Long-time contributor Roger Dickeson refers to it as a "productivity paradox" in his column on page 65. Printers strive earnestly to install new equipment and software to make their firms more productive. As a result, he says, those operations should need fewer hours of labor to produce that same amount of work. But printing company owners are hesitant to reduce their head counts, knowing that doing so disrupts careers and families, and lowers morale among those who survive the layoffs.
"We can't eliminate people as quickly as we can eliminate the need for people," adds Dickeson. "Funny, isn't it, how the whole scene changes when we look at people payments as defining 'capacity' rather than machine speeds?" He says a recent study revealed the top printers paid out 10 percent less of their manufactured value-added as people payments during the past 10 years.
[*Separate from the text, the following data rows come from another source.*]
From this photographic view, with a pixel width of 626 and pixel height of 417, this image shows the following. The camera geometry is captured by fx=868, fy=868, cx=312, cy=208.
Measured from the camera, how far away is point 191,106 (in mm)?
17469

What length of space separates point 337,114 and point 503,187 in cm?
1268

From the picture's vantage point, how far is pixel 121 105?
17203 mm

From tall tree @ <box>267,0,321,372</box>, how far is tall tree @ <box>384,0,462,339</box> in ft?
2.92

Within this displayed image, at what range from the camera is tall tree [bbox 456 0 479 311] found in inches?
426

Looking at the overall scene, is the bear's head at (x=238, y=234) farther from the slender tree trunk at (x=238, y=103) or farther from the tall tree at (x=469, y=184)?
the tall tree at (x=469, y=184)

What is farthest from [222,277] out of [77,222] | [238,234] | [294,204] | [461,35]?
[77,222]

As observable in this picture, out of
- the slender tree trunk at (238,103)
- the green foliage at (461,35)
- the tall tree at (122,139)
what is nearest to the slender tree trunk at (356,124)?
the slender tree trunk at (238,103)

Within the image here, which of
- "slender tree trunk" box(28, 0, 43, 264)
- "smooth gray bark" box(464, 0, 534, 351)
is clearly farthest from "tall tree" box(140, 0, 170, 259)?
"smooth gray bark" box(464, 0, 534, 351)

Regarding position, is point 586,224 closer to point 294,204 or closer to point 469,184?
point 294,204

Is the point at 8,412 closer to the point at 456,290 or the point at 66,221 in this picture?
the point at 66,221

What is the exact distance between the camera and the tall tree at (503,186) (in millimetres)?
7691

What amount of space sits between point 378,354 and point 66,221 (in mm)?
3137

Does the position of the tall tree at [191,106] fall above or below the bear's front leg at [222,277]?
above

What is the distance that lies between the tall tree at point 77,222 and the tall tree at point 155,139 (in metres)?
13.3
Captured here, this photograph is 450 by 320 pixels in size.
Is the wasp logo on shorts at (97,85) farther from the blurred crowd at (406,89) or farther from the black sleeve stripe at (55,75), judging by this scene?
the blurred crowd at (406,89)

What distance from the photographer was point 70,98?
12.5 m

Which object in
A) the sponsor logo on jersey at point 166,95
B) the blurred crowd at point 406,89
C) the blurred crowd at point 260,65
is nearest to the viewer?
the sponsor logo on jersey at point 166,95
If you buy into this logic, you can take it a step further. Perhaps the new challenge for tomorrow's successful printers will be how to move into, and staff, value-added services—like mailing (read some success stories on page 44) and fulfillment—while reducing employment levels within traditional areas of the plant. Nothing novel here . . . Remember the typesetters, strippers and camera operators printers used to employ—some making the transition to the electronic world and others unable to learn the new tools of the trade? And, despite endless rounds of head count reductions, don't most printers still complain about the trouble finding skilled and dependable workers?